Анисья проверяла её мелочами, каждый день, без устали. Как Татьяна ставит ухват — не так, рогами наружу надо. Как режет хлеб — толсто, не наелись, что ли, в Хомутовке. Как моет крынки — недоглядела, вон закис уголок. Кричать Анисья не кричала. Она говорила ровно, в сторону, чаще не Татьяне, а Ивану или мужу, будто невестки в избе и нет:

Вань, ты ей скажи, что бельё на ночь не вешают. Скажи, я-то ей чужая, не послушает.

И Татьяна, стоя тут же, в трёх шагах, снимала бельё. Сказать «я слышу, я сделаю» было нельзя: это вышло бы как дерзость. Промолчать было правильно и тяжело.

Матвей в эти минуты обыкновенно сидел у окна, чинил что-нибудь — сбрую, обувку, — и не поднимал головы. Раз только, когда Анисья особенно долго перебирала, как невестка стирает, свёкор сказал, не глядя:

Хватит, мать. Стирает баба и стирает.

Анисья осеклась, поджала губы. Татьяна посмотрела на свёкра с благодарностью, но он уже снова склонился над работой и больше до вечера не сказал ни слова. Защитить её всерьёз он не мог или не хотел. Жалел — да, взглядом, иногда делом: то покажет, как ловчее ставить квашню, то отведёт, чтоб не лезла под горячую руку Анисьи. Но вступиться открыто — нет.

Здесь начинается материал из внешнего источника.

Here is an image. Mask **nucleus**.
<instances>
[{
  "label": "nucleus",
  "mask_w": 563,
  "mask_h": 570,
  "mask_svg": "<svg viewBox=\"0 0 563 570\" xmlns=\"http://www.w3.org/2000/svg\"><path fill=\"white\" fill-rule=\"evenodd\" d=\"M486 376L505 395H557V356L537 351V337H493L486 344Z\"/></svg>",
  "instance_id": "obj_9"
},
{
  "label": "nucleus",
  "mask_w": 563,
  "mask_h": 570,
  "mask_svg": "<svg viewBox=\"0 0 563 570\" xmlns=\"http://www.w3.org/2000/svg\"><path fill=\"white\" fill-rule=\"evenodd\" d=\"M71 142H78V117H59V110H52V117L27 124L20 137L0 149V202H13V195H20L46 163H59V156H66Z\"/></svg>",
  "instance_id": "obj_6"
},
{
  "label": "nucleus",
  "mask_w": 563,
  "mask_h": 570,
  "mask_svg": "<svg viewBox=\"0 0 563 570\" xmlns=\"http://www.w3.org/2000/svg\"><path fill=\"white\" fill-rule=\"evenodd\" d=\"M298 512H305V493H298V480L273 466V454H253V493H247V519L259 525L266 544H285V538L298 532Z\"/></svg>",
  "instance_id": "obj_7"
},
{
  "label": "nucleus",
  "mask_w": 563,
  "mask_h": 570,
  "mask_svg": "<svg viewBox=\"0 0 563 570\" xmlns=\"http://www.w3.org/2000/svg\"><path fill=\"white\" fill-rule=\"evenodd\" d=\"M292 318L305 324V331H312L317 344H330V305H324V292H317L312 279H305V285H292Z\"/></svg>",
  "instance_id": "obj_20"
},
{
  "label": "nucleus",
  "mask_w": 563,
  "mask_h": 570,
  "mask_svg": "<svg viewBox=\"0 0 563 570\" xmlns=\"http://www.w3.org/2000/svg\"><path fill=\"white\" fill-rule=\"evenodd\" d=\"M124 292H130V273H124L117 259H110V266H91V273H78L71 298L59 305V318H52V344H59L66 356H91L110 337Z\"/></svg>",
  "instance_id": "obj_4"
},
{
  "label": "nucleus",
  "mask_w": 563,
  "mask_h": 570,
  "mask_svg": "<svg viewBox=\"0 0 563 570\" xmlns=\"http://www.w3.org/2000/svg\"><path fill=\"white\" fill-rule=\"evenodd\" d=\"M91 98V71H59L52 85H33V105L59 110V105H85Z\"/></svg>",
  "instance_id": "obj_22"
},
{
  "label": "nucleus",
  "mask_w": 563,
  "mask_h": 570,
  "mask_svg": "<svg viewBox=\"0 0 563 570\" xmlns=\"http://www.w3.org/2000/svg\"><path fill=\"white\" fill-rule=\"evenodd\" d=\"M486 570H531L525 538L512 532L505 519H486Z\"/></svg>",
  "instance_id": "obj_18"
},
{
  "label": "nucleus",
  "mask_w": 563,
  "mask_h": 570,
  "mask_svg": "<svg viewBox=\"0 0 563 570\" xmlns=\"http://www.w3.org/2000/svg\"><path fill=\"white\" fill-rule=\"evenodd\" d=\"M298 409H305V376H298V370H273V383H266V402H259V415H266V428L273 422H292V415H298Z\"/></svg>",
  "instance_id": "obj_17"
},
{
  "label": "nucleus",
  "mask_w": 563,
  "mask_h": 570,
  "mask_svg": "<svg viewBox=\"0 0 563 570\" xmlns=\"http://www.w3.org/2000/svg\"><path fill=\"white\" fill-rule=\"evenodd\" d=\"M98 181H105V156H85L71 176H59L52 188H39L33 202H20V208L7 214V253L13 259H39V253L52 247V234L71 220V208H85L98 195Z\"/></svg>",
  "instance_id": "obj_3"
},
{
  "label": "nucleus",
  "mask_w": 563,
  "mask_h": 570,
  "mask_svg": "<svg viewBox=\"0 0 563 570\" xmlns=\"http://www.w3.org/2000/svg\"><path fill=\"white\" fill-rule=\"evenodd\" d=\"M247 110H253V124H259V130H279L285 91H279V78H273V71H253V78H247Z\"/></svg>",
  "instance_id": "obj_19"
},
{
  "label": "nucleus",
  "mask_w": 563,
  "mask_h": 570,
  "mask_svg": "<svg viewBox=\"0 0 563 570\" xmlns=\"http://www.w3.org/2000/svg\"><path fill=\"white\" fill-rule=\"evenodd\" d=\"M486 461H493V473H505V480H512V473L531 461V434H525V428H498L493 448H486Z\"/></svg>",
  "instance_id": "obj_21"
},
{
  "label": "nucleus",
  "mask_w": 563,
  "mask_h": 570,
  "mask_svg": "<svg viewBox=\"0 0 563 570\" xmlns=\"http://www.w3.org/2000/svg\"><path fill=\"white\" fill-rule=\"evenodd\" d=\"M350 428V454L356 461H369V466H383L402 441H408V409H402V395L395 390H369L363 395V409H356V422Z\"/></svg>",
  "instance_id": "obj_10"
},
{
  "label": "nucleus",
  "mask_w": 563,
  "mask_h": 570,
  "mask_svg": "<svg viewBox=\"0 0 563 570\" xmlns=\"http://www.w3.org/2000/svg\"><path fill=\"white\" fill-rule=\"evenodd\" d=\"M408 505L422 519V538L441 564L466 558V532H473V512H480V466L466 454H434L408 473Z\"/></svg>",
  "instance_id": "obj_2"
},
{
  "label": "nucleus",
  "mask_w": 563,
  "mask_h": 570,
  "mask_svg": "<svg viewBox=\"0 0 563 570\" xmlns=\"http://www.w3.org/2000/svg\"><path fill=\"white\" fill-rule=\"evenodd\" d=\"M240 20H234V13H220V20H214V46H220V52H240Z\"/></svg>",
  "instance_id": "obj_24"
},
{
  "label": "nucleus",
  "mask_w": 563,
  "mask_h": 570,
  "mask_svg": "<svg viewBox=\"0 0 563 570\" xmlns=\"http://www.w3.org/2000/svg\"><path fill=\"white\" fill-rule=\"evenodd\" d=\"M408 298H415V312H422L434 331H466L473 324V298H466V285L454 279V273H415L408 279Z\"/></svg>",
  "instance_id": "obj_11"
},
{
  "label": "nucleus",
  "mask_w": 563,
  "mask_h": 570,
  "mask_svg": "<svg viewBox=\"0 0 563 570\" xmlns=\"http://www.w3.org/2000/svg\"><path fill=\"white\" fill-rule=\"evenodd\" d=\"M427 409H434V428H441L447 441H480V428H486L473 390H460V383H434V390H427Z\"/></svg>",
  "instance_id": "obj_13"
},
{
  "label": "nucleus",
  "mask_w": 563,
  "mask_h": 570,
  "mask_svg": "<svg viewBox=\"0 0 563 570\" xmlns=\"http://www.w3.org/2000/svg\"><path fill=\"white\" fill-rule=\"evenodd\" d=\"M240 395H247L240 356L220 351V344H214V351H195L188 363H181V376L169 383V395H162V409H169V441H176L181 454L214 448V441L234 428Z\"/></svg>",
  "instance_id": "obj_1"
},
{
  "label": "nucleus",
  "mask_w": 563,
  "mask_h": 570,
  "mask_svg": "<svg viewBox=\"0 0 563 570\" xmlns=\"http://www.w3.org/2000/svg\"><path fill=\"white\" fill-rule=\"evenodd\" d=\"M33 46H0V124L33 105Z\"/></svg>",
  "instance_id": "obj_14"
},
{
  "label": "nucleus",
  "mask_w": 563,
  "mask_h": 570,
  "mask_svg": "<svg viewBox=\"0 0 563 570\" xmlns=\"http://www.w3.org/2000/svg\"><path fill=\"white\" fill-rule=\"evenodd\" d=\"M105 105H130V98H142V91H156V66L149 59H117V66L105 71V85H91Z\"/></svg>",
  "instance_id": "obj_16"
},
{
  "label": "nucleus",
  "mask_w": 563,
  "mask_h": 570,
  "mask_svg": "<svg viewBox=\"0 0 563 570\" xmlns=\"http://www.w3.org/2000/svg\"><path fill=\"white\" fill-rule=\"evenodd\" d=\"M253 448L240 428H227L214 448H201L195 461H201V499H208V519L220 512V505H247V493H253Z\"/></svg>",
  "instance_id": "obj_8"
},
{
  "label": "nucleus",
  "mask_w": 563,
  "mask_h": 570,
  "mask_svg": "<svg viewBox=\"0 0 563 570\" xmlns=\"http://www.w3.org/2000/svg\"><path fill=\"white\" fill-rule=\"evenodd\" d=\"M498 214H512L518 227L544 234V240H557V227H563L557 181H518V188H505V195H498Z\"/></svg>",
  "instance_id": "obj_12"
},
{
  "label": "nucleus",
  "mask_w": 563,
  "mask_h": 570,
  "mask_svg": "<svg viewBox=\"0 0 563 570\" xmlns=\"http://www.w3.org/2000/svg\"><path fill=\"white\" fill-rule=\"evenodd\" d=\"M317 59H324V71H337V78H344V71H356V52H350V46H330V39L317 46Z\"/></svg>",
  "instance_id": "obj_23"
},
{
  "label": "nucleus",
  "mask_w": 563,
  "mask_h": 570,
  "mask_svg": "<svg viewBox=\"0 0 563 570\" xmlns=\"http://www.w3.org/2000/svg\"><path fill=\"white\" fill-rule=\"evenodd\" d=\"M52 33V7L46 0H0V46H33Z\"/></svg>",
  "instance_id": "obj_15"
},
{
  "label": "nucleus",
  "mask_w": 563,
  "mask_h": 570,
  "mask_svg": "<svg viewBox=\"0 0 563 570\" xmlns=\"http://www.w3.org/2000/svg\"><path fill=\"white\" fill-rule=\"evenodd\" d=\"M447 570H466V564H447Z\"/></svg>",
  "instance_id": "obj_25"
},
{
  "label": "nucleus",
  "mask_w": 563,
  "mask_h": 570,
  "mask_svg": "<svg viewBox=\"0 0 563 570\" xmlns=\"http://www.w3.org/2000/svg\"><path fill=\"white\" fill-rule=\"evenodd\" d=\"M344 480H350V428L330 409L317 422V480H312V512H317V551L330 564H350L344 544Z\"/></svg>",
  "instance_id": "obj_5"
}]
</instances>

Иван любил её. Это Татьяна знала твёрдо. Он приходил с работы усталый, садился к ней на сундук, брал её руку в свои — большие, в трещинах — и держал. Говорить много не умел, да и не надо было. Только когда мать начинала своё, Иван каменел лицом и молчал, и Татьяна понимала: между ней и матерью он не выберет вслух никогда, потому что в этом доме старшим не перечат, и он другого с детства не видел.

***

О трудоднях она заговорила в один из вечеров, когда они остались в своём углу одни. Сказала тихо, как о пустяке:

Вань. В ведомостях неладно. У Прасковьи мало записано. И у Сёминой, и у старой Федосьи. У тех мало, кто спорить не станет.

Иван не сразу ответил. Снял сапог, поставил у стенки, взялся за второй.

Тебе показалось.

Я два раза переписывала. Не показалось.

Он повернулся к ней, и в полутьме она увидела, что он не сердится — он испугался.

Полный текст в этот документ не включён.